* Excerpt:

The safety profile in the OLE was consistent with the core study. No new adverse events emerged with prolonged exposure.

Comparison With Octreotide: PROMID Trial

The PROMID trial, published in the Journal of Clinical Oncology in 2009, was the first randomized evidence for somatostatin analog antiproliferative activity in NETs.[4]

PROMID randomized 85 patients with metastatic midgut NETs to octreotide LAR 30 mg or placebo monthly. Octreotide prolonged time to tumor progression (14.3 vs 6.0 months; HR 0.34; P=0.000072). The antiproliferative effect was most pronounced in patients with low hepatic tumor burden (tumor load under 10% of liver volume).

Key Differences Between CLARINET and PROMID

FeatureCLARINET (Lanreotide)PROMID (Octreotide)
Sample size20485
Tumor originIntestinal + pancreaticMidgut only
Functional tumorsExcludedIncluded
Stable disease at entryAllowedAllowed
Ki-67 threshold<10%Not specified
PFS HR vs placebo0.470.34
Primary endpointPFSTTP

No head-to-head trial has compared lanreotide to octreotide for antiproliferative efficacy. Current guidelines treat them as interchangeable for this indication. The choice between them in practice often depends on administration convenience: lanreotide is self-injectable as a deep subcutaneous depot; octreotide LAR requires intramuscular injection by a healthcare provider.

* Input data:

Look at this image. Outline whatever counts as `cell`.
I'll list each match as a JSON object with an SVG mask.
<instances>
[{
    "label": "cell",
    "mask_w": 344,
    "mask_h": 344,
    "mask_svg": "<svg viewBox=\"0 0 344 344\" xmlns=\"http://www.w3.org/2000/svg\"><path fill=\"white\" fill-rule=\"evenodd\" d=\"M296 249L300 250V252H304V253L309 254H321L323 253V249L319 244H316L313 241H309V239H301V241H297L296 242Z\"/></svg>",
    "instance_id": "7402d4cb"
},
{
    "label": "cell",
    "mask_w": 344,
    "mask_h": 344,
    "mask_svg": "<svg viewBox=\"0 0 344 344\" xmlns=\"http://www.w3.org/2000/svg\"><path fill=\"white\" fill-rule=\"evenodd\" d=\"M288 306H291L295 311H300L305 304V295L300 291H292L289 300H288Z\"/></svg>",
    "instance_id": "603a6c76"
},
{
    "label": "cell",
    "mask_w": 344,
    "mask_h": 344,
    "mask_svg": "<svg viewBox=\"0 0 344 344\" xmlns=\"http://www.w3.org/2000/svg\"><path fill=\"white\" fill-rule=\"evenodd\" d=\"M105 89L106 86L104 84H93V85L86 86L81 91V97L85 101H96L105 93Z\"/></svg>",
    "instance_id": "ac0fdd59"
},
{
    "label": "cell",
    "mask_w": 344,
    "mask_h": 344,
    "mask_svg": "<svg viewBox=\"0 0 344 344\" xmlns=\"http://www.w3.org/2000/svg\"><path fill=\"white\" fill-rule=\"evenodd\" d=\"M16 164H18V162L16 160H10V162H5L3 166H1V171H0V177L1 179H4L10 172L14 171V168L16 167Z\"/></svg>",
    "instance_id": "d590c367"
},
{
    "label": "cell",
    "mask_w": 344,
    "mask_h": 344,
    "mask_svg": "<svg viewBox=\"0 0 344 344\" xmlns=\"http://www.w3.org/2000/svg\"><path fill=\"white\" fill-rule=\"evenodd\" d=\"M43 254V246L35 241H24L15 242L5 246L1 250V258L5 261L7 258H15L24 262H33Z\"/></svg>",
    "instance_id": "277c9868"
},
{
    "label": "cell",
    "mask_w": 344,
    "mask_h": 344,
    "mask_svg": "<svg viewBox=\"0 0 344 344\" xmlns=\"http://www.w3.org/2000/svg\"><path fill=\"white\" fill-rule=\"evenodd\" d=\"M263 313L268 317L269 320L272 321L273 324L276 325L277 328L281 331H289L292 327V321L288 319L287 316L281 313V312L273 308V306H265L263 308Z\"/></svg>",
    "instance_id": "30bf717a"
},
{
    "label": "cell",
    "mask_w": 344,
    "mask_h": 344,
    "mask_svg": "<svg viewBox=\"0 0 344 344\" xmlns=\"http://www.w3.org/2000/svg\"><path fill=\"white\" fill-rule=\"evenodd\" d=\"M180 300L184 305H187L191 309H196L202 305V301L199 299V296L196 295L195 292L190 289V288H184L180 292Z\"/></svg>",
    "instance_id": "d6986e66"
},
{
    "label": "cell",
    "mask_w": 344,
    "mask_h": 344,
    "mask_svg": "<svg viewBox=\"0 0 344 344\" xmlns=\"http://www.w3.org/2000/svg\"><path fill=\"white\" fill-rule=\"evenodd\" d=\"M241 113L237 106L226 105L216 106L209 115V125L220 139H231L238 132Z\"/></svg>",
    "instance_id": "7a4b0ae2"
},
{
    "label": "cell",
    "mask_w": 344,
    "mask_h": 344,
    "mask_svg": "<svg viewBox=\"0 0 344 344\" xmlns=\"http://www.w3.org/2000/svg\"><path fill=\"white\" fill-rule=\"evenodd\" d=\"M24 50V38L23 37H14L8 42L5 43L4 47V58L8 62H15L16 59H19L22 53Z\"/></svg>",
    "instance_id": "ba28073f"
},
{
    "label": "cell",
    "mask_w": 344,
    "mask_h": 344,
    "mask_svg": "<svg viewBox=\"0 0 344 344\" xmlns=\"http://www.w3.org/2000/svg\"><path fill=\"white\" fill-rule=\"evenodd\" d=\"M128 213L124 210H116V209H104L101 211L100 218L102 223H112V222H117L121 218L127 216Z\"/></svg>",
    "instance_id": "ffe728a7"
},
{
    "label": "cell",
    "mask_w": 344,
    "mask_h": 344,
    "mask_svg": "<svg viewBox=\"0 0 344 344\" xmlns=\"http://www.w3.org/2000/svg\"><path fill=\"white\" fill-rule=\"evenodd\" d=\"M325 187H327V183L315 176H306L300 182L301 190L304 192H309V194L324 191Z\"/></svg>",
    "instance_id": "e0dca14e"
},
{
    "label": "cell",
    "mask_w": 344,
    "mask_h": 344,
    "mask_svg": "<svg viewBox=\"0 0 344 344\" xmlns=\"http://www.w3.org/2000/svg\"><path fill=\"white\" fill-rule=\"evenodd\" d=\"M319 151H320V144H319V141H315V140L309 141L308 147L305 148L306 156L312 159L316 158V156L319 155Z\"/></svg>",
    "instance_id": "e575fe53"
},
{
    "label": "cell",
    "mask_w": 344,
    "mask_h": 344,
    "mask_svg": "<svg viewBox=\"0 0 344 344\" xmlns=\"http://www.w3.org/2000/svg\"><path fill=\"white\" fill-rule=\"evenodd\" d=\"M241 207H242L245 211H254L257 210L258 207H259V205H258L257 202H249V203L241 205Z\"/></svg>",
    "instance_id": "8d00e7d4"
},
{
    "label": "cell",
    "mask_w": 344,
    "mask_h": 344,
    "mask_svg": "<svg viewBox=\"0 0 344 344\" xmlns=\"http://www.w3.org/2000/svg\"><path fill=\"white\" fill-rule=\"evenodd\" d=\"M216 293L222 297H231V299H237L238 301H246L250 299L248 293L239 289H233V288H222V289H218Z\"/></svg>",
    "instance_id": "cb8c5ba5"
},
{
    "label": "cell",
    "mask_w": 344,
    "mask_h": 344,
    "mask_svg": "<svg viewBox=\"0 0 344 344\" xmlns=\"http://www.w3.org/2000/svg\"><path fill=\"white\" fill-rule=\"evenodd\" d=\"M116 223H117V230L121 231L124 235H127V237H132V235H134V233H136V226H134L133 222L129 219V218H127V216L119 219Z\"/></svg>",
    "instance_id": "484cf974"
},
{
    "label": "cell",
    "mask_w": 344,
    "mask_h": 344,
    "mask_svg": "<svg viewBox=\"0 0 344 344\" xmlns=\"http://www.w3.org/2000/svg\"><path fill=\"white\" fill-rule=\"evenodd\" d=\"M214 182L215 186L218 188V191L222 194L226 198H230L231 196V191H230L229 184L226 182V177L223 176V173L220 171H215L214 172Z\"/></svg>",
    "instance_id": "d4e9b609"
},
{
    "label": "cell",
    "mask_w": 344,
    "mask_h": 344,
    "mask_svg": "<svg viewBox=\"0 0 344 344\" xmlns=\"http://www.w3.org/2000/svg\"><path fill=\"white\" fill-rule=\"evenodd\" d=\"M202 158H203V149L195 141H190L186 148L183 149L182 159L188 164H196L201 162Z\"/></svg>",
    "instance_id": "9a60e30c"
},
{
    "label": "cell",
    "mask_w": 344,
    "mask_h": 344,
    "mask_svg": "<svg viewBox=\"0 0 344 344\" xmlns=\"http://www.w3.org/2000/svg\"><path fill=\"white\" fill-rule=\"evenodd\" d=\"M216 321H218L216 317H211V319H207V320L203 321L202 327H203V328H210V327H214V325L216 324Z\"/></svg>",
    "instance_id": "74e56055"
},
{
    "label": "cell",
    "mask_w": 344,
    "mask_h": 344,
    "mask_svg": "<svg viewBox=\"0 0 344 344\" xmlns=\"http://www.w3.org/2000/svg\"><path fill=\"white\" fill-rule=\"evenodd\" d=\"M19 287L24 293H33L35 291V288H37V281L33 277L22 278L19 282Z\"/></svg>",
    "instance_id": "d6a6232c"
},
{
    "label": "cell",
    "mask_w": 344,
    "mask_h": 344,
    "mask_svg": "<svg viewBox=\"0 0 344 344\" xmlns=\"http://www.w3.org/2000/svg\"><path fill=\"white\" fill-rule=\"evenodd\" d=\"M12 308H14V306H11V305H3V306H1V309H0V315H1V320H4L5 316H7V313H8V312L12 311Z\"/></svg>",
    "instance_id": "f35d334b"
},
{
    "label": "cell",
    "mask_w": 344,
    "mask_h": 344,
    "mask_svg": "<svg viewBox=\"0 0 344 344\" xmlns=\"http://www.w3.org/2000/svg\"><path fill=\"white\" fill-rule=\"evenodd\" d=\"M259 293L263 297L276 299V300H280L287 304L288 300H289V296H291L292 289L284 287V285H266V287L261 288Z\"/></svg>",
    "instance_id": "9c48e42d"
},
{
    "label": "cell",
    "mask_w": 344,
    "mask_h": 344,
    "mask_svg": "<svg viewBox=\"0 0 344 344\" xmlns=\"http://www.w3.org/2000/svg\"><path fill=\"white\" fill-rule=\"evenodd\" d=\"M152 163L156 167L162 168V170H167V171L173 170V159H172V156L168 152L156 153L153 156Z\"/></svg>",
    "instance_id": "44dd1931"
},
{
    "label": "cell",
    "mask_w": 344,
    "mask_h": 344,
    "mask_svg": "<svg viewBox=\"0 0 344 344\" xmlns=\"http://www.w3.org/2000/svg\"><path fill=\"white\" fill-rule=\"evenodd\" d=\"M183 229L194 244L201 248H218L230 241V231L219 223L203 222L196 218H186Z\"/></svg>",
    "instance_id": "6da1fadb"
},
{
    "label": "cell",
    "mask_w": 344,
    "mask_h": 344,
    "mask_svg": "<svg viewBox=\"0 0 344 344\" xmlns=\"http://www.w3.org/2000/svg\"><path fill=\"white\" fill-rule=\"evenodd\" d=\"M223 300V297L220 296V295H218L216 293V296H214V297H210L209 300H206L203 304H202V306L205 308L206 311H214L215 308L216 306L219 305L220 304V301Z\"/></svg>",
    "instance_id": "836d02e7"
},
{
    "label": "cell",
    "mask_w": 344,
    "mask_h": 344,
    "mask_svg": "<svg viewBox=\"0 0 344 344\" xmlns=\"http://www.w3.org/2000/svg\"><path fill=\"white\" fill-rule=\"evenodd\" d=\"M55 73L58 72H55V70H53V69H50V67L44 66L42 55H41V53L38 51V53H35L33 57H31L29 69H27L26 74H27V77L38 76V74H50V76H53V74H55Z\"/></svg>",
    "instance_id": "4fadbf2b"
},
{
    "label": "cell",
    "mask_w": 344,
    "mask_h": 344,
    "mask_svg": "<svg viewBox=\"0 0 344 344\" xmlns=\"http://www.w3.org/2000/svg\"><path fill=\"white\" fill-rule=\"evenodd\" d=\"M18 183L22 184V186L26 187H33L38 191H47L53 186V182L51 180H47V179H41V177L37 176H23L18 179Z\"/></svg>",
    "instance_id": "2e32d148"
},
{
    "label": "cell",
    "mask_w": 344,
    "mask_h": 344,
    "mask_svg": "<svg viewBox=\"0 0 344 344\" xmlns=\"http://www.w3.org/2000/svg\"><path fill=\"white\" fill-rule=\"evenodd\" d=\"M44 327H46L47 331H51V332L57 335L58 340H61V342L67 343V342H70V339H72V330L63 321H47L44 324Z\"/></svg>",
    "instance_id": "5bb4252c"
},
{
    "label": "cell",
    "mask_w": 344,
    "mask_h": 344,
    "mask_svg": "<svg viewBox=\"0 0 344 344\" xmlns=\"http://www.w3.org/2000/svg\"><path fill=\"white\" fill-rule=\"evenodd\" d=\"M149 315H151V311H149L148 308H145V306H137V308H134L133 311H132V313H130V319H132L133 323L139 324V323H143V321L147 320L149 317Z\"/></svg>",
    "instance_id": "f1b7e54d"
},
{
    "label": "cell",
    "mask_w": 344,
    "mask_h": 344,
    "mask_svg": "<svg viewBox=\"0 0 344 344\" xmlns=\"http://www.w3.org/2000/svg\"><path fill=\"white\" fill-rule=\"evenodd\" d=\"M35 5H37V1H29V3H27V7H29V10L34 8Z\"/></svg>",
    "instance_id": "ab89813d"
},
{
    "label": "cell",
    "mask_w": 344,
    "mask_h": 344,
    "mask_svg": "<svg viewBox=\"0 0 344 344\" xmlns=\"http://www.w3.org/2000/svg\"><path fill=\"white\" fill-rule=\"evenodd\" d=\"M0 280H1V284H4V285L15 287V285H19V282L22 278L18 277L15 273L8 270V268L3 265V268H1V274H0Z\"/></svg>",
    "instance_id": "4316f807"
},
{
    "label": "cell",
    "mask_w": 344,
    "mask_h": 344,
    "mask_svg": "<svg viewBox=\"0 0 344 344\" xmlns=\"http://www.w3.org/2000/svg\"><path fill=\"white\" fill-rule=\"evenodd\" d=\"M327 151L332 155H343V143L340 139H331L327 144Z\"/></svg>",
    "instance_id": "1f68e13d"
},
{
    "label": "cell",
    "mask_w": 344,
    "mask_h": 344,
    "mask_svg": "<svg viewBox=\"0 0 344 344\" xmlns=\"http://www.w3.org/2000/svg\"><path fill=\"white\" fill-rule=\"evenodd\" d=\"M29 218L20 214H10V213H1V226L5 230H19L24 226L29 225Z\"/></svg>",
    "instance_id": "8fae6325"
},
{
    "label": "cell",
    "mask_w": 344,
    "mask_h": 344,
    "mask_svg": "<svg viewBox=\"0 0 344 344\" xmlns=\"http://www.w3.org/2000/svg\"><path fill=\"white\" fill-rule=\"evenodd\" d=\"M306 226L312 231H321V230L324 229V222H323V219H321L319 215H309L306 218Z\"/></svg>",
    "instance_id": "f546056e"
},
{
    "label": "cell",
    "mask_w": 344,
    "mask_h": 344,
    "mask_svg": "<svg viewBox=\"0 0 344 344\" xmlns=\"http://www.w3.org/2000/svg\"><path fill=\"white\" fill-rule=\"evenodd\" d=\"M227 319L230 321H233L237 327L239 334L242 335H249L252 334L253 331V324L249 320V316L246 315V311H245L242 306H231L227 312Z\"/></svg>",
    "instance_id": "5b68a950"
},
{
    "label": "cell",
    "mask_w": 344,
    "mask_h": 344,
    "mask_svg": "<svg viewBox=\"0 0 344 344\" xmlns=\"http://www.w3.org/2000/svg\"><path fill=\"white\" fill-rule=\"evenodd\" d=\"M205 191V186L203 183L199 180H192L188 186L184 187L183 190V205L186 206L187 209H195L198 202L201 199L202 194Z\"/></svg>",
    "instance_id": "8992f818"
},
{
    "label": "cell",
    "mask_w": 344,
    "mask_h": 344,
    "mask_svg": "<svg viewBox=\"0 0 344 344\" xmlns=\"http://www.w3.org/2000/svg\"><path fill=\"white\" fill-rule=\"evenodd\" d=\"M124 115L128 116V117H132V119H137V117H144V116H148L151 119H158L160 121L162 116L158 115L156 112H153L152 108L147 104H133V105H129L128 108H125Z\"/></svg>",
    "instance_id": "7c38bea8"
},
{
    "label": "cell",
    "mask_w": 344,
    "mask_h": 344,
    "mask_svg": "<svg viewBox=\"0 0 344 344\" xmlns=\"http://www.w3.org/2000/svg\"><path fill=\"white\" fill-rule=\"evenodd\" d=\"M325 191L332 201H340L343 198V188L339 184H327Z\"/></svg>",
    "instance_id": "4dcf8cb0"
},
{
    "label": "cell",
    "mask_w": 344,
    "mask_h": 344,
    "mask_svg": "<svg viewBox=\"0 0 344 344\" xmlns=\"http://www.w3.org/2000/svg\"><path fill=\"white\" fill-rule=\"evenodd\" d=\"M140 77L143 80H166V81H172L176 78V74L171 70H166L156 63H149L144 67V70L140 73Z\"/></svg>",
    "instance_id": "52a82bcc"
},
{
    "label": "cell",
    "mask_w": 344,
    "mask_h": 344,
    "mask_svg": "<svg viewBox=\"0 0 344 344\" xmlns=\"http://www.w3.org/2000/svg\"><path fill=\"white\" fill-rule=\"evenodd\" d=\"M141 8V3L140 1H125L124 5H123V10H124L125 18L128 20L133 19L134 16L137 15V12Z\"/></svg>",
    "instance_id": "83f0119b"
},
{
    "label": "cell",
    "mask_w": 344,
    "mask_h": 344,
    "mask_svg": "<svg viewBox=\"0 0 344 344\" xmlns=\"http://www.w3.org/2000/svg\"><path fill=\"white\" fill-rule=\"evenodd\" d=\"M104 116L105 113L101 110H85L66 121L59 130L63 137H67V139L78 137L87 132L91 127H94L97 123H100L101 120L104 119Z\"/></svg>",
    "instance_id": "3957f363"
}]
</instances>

* Exercise requirements:
A: In the NET trial passage, how many patients with metastatic midgut NETs did the PROMID trial randomize?
B: List every figure the NET trial passage reports in its prose for octreotide's effect on time to tumor progression in PROMID.
C: Continue the NET trial passage, starting after its final sentence about intramuscular injection.
The rows are not needed for anything here.

* Answers for this exercise:
A: 85 patients.

B:
- 14.3 months with octreotide vs 6.0 months with placebo
- HR 0.34
- P=0.000072

C:
Where Lanreotide Fits in NET Treatment

Somatostatin analogs are now the standard first-line antiproliferative therapy for well-differentiated G1/G2 GEP-NETs in ENETS, NCCN, and ESMO guidelines. The treatment algorithm typically proceeds:

  1. Confirm SSTR expression via 68Ga-DOTATATE PET or OctreoScan
  2. First-line: Somatostatin analog (lanreotide or octreotide) for G1/G2 SSTR-positive tumors
  3. Second-line options: Everolimus, peptide receptor radionuclide therapy (PRRT), sunitinib (pancreatic), or temozolomide-based chemotherapy
  4. Monitoring: Chromogranin A levels and periodic imaging

Lanreotide also has established roles in acromegaly (first approved indication) and is under investigation for polycystic liver and kidney disease.

Limitations of the Evidence

G1/G2 only. CLARINET enrolled grade 1 and 2 tumors with Ki-67 under 10%. Whether lanreotide has antiproliferative activity in G3 or high-Ki-67 G2 tumors is not established. These patients are typically treated with chemotherapy or targeted agents.

Nonfunctioning tumors only. CLARINET excluded functioning tumors (those producing hormones causing clinical syndromes). While somatostatin analogs are used for symptom control in functioning NETs, the antiproliferative evidence is specific to nonfunctioning tumors.

No overall survival benefit demonstrated. CLARINET showed PFS benefit but was not powered for OS. The OLE crossover design further complicates OS analysis. Whether PFS improvement translates to longer life in NETs, a disease with median survival measured in years, remains uncertain.

Stable disease at entry. Including patients with stable disease inflated the PFS endpoint. Critics note that some placebo patients who were "progressing" may have had slow-growing tumors that would have remained stable regardless. The trial design favored demonstrating a statistical difference but may overestimate the benefit in patients with truly progressive disease.

No comparison to observation. The placebo arm is not equivalent to "no treatment" since all patients underwent regular imaging. Whether lanreotide is better than watchful waiting with treatment at progression is a question CLARINET did not address.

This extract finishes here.